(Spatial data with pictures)
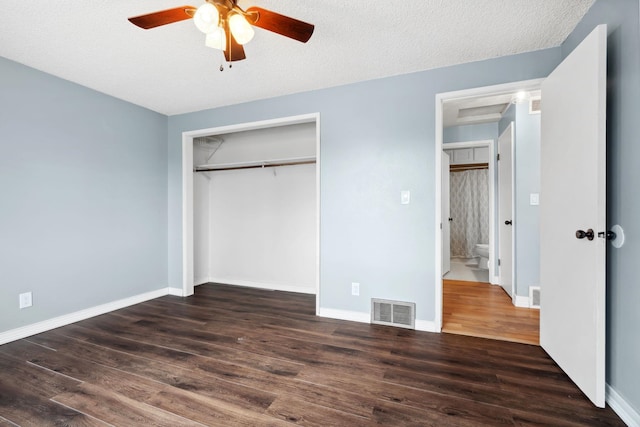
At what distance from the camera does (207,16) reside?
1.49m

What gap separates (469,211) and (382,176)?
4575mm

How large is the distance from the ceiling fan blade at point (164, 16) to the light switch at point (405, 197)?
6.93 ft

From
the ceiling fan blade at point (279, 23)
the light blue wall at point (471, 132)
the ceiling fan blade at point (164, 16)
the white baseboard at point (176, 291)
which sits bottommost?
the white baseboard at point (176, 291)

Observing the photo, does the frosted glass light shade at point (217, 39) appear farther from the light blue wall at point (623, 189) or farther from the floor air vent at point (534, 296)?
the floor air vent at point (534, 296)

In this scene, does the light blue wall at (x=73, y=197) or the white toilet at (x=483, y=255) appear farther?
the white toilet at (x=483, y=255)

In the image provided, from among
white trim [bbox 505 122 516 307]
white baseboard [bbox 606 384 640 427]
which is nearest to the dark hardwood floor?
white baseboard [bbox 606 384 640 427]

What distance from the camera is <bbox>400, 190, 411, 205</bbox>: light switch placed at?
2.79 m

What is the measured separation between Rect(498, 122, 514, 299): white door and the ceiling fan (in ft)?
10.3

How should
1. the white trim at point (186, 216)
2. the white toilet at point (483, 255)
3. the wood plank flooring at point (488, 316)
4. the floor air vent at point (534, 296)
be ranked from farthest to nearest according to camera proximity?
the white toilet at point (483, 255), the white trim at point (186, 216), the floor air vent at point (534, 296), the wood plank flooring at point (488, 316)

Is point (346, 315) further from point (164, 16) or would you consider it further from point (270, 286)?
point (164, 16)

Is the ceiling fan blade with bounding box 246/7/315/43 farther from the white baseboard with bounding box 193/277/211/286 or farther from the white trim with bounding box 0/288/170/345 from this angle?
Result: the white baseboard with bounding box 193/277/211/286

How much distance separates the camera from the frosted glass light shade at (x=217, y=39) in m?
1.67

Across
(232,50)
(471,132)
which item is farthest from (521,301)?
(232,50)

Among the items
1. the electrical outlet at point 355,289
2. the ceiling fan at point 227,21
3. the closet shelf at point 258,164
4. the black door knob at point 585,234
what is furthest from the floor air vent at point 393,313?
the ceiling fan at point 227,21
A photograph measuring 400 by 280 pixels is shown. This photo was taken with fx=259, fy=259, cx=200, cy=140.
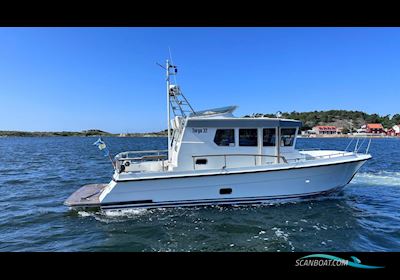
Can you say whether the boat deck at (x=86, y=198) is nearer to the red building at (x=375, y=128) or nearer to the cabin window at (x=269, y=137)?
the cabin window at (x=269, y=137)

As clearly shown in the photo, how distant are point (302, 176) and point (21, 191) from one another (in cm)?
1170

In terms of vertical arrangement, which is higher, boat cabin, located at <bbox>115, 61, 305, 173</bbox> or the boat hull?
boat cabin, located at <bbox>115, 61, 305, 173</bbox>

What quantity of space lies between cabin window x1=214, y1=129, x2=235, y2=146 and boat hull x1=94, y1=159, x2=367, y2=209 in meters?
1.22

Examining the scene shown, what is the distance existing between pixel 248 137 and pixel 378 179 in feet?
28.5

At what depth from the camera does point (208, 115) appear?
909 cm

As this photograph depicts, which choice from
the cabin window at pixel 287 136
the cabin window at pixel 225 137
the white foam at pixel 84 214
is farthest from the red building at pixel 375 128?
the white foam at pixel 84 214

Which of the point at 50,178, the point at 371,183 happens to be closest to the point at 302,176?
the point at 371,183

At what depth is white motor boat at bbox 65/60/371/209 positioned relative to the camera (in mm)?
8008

§ **What you are asked to do**
Extract all the entries word for word; omit any pictures.

§ **Response to the exercise**
At what distance from the camera does (207,16) reside?
1.49m

What gap separates (469,211) and (382,176)?
4575mm

How large is the distance from the ceiling fan blade at point (164, 16) to the light switch at point (405, 197)?
6.93 ft

From
the ceiling fan blade at point (279, 23)
the light blue wall at point (471, 132)
the ceiling fan blade at point (164, 16)
the white baseboard at point (176, 291)
which sits bottommost?
the white baseboard at point (176, 291)

Observing the photo, does the frosted glass light shade at point (217, 39) appear farther from the light blue wall at point (623, 189) or farther from the floor air vent at point (534, 296)?
the floor air vent at point (534, 296)

In this scene, does the light blue wall at (x=73, y=197) or the white toilet at (x=483, y=255) appear farther?
the white toilet at (x=483, y=255)

In the image provided, from among
white trim [bbox 505 122 516 307]
white baseboard [bbox 606 384 640 427]
which is nearest to the dark hardwood floor?
white baseboard [bbox 606 384 640 427]

What distance from the camera is <bbox>400, 190, 411, 205</bbox>: light switch placed at?
2.79 m

What is the measured separation between Rect(498, 122, 514, 299): white door and the ceiling fan (in ft)?
10.3

How should
1. the white trim at point (186, 216)
2. the white toilet at point (483, 255)
3. the wood plank flooring at point (488, 316)
4. the floor air vent at point (534, 296)
be ranked from farthest to nearest according to camera proximity?
the white toilet at point (483, 255), the white trim at point (186, 216), the floor air vent at point (534, 296), the wood plank flooring at point (488, 316)

Is point (346, 315) further from point (164, 16) or would you consider it further from point (270, 286)?
point (164, 16)

Is the ceiling fan blade with bounding box 246/7/315/43 farther from the white baseboard with bounding box 193/277/211/286 or farther from the white trim with bounding box 0/288/170/345 from this angle?
Result: the white baseboard with bounding box 193/277/211/286

How much distance separates the camera from the frosted glass light shade at (x=217, y=39) in m?
1.67

Across
(232,50)
(471,132)
which item is farthest from (521,301)?
(232,50)

Among the items
1. the electrical outlet at point 355,289
2. the ceiling fan at point 227,21
3. the closet shelf at point 258,164
4. the black door knob at point 585,234
what is furthest from the floor air vent at point 393,313?
the ceiling fan at point 227,21
A photograph measuring 400 by 280 pixels is shown. This photo was taken with fx=259, fy=259, cx=200, cy=140.
Can you say whether the boat deck at (x=86, y=198) is nearer to the red building at (x=375, y=128) or nearer to the cabin window at (x=269, y=137)?
the cabin window at (x=269, y=137)

As clearly shown in the photo, how distant are point (302, 176) and point (21, 191) from one another (in cm)?
1170

In terms of vertical arrangement, which is higher, boat cabin, located at <bbox>115, 61, 305, 173</bbox> or the boat hull?
boat cabin, located at <bbox>115, 61, 305, 173</bbox>

What quantity of space lies between cabin window x1=214, y1=129, x2=235, y2=146 and boat hull x1=94, y1=159, x2=367, y2=209 in meters?
1.22

Examining the scene shown, what is the distance existing between pixel 248 137 and pixel 378 179 in feet?
28.5

At what depth from the camera does point (208, 115) appear?
909 cm

As this photograph depicts, which choice from
the cabin window at pixel 287 136
the cabin window at pixel 225 137
the white foam at pixel 84 214
is farthest from the red building at pixel 375 128?
the white foam at pixel 84 214

Which of the point at 50,178, the point at 371,183 happens to be closest to the point at 302,176?
the point at 371,183

At what depth is white motor boat at bbox 65/60/371/209 positioned relative to the camera (in mm)?
8008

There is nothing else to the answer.